People were leaning forward more, heads were turning to the face of the church.
"Sharp/Ryan, Sparrow. Possible target, twenty feet to your left, standing three ranks back of the barrier. Blue coat," Jack's earpiece crackled. He headed that way without waiting for Sharp. It was hard pressing through the crowd, but it wasn't a New York subway crush. Nobody turned to curse at him. Ryan looked forward…
Yes… right there. He turned to look at Sharp and tapped his nose twice.
"Ryan is on the target," he said into his lapel. "Steer me in, John."
"Forward ten feet, Jack, immediately left of the Italian-looking woman in the brown dress. Our friend has light brown hair. He is looking to his left."
Bingo, Jack thought in silent celebration. It took two more minutes and he was standing right behind the cocksucker. Hello, Colonel Strokov.
Hidden in the thickness of the crowd, Jack unbuttoned his jacket.
The man was farther back than he would have done it, Jack thought. His field of fire was limited by the bodies around him, but the woman directly in front of him was short enough that he could easily draw and fire right over her, and his field of view was fairly unrestricted.
Okay, Boris Andreyevich, if you want to play, this game's going to surprise you some. If the Army or the Navy ever look on heaven's scenes/They will find the streets are guarded by United States Marines, motherfucker.
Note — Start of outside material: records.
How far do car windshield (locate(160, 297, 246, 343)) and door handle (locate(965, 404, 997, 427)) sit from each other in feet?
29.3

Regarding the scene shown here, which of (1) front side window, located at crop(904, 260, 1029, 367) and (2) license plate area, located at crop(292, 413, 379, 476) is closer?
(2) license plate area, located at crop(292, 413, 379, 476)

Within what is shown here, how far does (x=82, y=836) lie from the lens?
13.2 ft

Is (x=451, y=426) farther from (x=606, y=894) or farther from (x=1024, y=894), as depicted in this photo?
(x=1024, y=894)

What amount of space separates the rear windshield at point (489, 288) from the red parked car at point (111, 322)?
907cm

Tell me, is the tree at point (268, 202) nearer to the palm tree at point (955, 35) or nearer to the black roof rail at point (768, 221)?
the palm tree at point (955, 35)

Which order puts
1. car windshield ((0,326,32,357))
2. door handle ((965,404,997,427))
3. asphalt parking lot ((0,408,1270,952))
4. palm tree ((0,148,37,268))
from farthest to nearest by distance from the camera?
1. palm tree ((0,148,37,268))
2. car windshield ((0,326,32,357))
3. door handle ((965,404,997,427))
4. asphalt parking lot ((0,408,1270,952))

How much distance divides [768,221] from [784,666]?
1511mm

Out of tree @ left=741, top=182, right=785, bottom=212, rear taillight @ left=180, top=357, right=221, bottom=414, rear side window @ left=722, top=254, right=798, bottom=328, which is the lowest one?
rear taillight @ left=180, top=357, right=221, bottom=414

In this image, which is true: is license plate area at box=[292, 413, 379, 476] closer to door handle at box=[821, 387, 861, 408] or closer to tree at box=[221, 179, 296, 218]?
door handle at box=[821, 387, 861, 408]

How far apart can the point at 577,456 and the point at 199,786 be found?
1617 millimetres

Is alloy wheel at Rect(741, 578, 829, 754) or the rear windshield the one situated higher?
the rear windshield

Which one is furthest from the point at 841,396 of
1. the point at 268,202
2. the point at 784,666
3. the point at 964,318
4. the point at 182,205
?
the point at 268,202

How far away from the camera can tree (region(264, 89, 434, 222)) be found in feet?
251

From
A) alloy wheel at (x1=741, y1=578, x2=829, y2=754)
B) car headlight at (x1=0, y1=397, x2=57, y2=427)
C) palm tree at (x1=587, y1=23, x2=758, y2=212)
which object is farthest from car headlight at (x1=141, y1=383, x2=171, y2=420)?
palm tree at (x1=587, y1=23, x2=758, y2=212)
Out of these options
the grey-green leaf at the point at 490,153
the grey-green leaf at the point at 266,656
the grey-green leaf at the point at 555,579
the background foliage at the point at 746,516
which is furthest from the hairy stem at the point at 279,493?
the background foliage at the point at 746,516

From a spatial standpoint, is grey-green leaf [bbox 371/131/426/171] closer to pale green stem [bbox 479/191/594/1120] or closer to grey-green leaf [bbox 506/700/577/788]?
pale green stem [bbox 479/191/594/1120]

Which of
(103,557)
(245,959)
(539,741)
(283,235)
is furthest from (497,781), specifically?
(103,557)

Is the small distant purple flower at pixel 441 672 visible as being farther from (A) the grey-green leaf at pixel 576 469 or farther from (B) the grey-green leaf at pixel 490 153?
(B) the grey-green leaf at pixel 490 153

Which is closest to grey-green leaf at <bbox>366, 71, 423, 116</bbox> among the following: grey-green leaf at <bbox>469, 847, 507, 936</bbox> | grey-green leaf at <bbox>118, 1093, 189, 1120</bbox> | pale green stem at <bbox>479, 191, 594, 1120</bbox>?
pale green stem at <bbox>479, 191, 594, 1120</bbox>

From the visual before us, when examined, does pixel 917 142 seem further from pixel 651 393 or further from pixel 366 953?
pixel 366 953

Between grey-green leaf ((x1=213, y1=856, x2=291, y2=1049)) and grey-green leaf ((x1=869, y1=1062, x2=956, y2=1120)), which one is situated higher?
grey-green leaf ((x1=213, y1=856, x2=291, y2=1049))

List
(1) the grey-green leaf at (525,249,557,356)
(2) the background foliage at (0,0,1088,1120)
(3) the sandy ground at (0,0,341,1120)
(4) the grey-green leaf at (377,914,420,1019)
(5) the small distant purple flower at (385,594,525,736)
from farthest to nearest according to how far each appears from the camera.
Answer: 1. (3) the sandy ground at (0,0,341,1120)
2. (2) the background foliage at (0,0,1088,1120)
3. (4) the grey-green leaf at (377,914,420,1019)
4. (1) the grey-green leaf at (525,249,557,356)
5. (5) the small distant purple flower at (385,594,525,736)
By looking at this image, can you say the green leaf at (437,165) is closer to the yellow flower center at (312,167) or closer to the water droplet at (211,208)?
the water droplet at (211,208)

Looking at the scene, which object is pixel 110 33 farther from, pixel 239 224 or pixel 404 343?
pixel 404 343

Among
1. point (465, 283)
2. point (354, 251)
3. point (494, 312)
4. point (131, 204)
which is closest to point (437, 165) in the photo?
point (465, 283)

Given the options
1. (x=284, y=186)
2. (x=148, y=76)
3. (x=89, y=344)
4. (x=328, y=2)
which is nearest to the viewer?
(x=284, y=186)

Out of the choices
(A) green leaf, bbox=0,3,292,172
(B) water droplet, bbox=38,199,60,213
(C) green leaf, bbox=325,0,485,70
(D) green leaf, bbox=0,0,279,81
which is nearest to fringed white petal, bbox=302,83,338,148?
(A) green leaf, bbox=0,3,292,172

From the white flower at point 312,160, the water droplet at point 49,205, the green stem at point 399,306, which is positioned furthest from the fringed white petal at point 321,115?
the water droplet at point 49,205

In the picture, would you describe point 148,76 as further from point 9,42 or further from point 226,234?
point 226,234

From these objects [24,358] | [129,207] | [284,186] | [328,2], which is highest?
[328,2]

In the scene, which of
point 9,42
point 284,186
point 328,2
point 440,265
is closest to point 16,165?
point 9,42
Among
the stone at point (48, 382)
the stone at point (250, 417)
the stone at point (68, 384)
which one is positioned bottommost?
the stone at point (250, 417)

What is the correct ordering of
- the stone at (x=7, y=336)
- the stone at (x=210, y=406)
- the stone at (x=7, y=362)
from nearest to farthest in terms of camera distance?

Tom Sharp took the chance to slide through the crowd in front of Strokov, brushing past as he went. On the other side, he turned in Ryan's direction and reached up with his fist into the sky. Strokov was armed.
The noise of the crowd rose in frequency, and the languages all melded into one murmuring hiss of noise that suddenly went dead still. A bronze door had opened out of Ryan's view.
Sharp was four feet away, just one person, an adolescent boy, between him and Strokov… easy for him to dart right and get his hands on the man.
Then a cavalcade of screams erupted. Ryan inched back and pulled out his pistol, thumbing the hammer back, putting his pistol fully in battery. His eyes were locked on Strokov.
"King, the Pope is coming out now! Vehicle is in view."
But Ryan couldn't answer. Neither could he see the Popemobile.
"Sparrow, I see him. Ryan/Sharp, he will enter your field of view in a few seconds."
Unable to say a word, unable to see His Holiness approach, Jack's eyes were locked on his target's shoulders. You can't move your arm without having them move, too, and when he did that…
Shooting a man in the back is murder, Jack…
In his peripheral vision, Ryan saw the front-left corner of the white jeep/golf cart slowly moving left to right. The man in front of him was looking in that general direction… but not quite… why?
But then his right shoulder moved ever so slightly… At the bottom of Ryan's field of view, his right elbow came into view, meaning that his forearm was now parallel to the ground.
And then his right foot moved back, ever so slightly. The man was getting ready to-
Ryan pressed the muzzle of his pistol against the base of his spine. He could feel the vertebrae of his backbone on the muzzle of his Browning. Jack saw his head rock back, just a few millimeters. Ryan leaned forward and rasped a whisper into his ear.
"If that gun in your hand goes off, you'll be pissing into a diaper the rest of your life. Now, real slow, with your fingertips, hand it back to me, or I will shoot you where you stand."